Exatamente 20 anos atrás, o Brasil viveu uma de suas mais importantes experiências no campo da economia, ao mesmo tempo enriquecedora e traumática. Em 28 de fevereiro de 1986, encurralado por uma inflação que havia atingido 255% no ano anterior, o governo lançou o Plano Cruzado.
O Cruzado foi essencialmente um programa que congelou preços e salários por um ano. Durante os primeiros meses, o plano foi um sucesso. De uma hora para outra, como os preços pararam de aumentar e como os salários haviam recebido um abono de 8%, a população viu sua renda crescer e entregou-se ao consumo.
A euforia era contagiante. Além da estabilidade de preços e do abono, os trabalhadores ganharam o que se chamou de "gatilho salarial": toda vez que a inflação atingisse 20%, haveria um aumento automático dos salários.
O presidente José Sarney conquistou popularidade nunca antes vista na história da República -apoio de 97% da população. A oposição desapareceu.
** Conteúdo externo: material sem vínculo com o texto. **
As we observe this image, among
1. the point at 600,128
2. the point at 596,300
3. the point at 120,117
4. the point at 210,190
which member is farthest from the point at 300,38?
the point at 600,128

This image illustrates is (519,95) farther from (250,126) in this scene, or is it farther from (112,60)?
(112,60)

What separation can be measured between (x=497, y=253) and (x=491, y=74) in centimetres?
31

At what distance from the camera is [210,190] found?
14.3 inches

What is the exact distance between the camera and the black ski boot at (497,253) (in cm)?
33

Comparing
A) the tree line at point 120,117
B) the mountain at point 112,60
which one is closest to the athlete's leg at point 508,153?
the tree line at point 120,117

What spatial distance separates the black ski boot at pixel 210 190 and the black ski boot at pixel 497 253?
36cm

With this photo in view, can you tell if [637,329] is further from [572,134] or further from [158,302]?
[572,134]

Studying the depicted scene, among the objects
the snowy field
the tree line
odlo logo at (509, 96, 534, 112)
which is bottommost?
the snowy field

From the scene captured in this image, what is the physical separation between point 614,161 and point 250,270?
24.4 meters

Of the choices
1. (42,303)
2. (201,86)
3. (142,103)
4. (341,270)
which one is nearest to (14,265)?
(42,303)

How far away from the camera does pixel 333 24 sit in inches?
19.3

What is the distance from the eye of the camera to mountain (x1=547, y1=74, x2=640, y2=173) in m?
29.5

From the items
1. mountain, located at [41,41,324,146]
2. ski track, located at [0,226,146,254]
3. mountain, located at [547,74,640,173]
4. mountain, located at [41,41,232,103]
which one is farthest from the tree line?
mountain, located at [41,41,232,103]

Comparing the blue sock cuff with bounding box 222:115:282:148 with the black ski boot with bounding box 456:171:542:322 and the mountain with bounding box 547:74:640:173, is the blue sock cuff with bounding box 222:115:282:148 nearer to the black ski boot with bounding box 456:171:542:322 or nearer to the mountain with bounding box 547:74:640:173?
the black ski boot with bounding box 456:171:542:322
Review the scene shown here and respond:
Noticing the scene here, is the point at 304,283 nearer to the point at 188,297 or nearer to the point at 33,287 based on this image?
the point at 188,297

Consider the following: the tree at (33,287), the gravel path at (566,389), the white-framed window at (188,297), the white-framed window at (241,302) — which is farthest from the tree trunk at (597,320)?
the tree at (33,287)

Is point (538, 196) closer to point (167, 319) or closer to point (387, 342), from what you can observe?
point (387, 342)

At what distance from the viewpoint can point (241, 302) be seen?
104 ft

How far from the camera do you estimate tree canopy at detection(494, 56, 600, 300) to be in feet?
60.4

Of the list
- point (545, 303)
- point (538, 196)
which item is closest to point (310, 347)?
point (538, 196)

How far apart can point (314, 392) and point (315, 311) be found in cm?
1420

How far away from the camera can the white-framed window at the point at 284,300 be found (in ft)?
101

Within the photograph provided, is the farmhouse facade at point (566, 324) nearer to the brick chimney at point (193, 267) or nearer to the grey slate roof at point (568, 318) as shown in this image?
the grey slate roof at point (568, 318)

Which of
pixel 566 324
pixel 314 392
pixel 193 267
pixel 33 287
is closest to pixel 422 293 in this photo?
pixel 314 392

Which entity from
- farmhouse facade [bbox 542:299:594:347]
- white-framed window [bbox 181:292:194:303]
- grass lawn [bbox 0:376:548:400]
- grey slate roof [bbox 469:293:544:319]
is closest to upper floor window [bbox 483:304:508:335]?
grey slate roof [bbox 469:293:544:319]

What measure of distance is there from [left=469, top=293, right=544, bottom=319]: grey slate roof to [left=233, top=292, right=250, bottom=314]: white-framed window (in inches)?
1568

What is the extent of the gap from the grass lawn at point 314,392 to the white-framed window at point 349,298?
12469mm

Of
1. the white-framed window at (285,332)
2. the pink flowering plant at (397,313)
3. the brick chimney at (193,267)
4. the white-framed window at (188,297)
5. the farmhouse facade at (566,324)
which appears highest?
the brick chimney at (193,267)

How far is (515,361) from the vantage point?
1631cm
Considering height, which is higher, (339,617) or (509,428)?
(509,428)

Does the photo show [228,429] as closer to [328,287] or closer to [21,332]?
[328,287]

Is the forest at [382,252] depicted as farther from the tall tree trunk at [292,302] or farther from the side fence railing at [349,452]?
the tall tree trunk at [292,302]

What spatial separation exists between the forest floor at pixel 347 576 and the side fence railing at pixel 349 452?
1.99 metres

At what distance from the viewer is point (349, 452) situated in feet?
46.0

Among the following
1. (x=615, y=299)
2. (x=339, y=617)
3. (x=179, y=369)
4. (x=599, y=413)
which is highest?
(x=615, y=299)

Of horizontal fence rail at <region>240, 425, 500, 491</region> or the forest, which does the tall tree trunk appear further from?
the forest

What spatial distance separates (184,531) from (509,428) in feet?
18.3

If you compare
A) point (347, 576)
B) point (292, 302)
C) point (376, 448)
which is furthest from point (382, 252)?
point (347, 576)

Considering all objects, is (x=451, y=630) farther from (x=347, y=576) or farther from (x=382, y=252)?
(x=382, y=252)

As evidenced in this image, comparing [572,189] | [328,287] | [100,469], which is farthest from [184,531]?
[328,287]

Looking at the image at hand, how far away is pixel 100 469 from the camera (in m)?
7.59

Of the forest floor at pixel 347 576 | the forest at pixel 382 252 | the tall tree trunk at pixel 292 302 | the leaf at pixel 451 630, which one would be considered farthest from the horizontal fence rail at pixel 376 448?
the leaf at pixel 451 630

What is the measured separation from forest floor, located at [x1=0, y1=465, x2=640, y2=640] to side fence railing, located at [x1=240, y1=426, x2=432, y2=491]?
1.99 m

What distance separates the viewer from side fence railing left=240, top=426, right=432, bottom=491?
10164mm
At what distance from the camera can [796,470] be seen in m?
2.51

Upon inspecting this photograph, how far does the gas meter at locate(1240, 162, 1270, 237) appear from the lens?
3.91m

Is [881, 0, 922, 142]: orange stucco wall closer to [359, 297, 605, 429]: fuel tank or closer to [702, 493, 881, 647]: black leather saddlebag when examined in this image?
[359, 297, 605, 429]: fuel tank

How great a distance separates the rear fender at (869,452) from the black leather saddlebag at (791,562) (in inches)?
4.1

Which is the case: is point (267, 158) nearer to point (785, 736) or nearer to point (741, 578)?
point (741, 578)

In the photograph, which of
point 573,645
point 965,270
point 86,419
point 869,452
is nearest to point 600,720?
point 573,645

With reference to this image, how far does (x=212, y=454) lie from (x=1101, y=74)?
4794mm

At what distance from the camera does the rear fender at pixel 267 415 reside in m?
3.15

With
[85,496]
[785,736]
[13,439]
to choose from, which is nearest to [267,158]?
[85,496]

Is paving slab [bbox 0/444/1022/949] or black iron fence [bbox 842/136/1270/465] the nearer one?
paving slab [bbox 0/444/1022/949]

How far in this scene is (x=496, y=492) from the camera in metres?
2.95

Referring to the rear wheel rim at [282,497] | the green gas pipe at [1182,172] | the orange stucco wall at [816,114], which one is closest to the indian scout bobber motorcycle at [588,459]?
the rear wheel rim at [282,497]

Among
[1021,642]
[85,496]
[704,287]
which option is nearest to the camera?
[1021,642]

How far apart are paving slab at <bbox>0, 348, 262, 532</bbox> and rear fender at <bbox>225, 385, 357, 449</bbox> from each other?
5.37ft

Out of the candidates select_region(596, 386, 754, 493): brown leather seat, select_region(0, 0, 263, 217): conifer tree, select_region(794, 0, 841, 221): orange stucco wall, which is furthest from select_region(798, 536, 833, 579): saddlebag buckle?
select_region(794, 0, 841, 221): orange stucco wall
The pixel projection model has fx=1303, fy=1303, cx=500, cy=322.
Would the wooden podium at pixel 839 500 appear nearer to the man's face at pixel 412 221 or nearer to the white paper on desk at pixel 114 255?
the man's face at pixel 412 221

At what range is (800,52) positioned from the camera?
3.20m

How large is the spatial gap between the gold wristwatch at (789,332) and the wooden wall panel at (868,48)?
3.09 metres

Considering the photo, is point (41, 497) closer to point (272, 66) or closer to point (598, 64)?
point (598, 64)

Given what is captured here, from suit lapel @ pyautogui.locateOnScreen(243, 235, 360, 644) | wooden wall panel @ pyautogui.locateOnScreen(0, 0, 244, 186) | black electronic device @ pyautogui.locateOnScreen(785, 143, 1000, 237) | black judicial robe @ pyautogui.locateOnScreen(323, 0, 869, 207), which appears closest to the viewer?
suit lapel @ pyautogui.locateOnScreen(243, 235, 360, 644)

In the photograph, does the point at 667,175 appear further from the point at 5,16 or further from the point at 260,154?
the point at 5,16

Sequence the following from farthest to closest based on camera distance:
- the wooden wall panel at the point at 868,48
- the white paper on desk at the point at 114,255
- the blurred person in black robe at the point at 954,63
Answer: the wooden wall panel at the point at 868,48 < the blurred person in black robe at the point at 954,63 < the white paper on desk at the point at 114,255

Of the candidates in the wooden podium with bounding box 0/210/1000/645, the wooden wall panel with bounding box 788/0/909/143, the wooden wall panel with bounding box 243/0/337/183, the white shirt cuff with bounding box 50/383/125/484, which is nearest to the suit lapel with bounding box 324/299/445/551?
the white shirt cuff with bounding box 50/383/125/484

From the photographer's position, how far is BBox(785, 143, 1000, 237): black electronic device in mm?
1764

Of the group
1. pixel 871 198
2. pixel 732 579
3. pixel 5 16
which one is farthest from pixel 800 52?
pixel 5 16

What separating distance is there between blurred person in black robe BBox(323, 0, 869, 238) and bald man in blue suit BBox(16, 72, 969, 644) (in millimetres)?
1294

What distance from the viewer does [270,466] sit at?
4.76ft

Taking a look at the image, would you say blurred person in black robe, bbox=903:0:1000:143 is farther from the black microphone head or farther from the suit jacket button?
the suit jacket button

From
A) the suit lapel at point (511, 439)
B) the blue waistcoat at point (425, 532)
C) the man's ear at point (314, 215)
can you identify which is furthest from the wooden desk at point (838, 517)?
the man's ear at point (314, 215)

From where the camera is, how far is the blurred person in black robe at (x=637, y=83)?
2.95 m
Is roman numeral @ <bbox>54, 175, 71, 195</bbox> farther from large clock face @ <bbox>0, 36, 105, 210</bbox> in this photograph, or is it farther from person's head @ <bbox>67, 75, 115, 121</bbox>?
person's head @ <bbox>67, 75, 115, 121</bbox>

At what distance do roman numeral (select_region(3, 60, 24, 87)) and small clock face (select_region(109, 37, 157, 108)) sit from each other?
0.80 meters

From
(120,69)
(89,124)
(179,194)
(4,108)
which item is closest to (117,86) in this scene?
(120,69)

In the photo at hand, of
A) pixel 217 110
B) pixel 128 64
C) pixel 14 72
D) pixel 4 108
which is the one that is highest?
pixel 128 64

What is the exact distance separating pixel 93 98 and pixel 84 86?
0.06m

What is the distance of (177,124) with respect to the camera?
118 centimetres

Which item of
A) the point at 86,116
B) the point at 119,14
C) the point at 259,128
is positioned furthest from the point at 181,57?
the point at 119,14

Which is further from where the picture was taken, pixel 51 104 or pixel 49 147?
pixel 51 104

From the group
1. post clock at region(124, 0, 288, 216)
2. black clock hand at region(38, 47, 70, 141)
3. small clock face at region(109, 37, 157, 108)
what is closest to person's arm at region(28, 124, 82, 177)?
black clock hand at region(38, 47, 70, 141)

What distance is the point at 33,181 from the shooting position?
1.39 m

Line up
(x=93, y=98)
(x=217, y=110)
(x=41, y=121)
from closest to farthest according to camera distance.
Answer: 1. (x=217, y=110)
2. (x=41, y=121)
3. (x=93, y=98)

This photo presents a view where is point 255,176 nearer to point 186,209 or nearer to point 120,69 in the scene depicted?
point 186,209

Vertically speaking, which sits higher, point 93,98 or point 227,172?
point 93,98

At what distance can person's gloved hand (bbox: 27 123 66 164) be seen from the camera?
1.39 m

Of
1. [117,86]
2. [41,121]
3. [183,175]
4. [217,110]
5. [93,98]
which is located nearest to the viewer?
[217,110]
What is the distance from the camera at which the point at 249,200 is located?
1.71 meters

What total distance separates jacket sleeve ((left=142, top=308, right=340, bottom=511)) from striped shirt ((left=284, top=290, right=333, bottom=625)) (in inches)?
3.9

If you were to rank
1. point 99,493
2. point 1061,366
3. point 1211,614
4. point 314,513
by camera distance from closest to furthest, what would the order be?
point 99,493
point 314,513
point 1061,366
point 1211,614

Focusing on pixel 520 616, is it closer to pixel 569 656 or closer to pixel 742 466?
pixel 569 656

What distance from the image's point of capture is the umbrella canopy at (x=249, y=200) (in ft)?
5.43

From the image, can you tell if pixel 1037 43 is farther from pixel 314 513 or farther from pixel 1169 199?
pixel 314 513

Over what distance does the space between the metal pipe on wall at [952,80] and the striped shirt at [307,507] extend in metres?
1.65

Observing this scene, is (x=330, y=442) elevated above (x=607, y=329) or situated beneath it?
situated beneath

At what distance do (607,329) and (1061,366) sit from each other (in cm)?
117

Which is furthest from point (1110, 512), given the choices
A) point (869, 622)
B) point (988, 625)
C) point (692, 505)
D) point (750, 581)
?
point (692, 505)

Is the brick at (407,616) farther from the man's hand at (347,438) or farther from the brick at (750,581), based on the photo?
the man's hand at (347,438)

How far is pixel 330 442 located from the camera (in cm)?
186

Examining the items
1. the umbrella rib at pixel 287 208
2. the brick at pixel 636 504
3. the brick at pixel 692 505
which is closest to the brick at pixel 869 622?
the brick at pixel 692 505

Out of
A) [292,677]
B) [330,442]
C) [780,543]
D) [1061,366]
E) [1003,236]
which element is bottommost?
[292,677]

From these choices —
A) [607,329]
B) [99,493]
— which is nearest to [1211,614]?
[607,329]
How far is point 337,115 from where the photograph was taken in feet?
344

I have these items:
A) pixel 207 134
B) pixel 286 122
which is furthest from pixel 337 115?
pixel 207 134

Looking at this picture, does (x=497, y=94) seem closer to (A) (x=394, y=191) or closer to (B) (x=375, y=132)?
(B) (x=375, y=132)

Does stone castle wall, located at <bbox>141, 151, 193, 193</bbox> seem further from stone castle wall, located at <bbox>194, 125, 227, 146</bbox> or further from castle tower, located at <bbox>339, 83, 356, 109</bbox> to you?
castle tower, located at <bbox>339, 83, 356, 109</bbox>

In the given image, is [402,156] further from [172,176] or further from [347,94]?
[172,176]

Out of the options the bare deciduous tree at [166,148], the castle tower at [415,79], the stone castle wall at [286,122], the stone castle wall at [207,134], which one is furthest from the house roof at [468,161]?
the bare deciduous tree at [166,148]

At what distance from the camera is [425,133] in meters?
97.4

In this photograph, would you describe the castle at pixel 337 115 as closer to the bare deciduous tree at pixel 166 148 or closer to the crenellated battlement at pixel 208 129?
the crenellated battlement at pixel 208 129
Poucos tiveram coragem de alertar para os riscos que o país corria.
No segundo semestre de 1986, o congelamento de preços já era insustentável, por conta do desabastecimento geral de gêneros de primeira necessidade e dos ágios cobrados em relação aos preços tabelados. Mesmo assim, foi mantido até as eleições de 15 de novembro daquele ano, quando o governo obteve uma histórica vitória nas urnas. Elegeu 22 dos 23 dos governadores, 260 deputados federais e 44 senadores.
A euforia, porém, estava com os dias contados. Uma semana depois das eleições, veio o Plano Cruzado 2, com o descongelamento de preços e a liberação dos reajustes dos aluguéis. A energia elétrica subiu 120%, a gasolina, 60%, os cigarros e as bebidas, 100%, e os automóveis, 80%.
Esses reajustes acabaram com a lua-de-mel do governo com a população. A euforia e o ufanismo deram lugar a revoltas, depredações e xingamentos. O consumo caiu, a economia entrou em estagnação, veio a moratória da dívida externa de 1987, outros planos foram lançados sem sucesso e o governo Sarney chegou a seu último ano, em 1989, com uma inflação de quase 2.000%.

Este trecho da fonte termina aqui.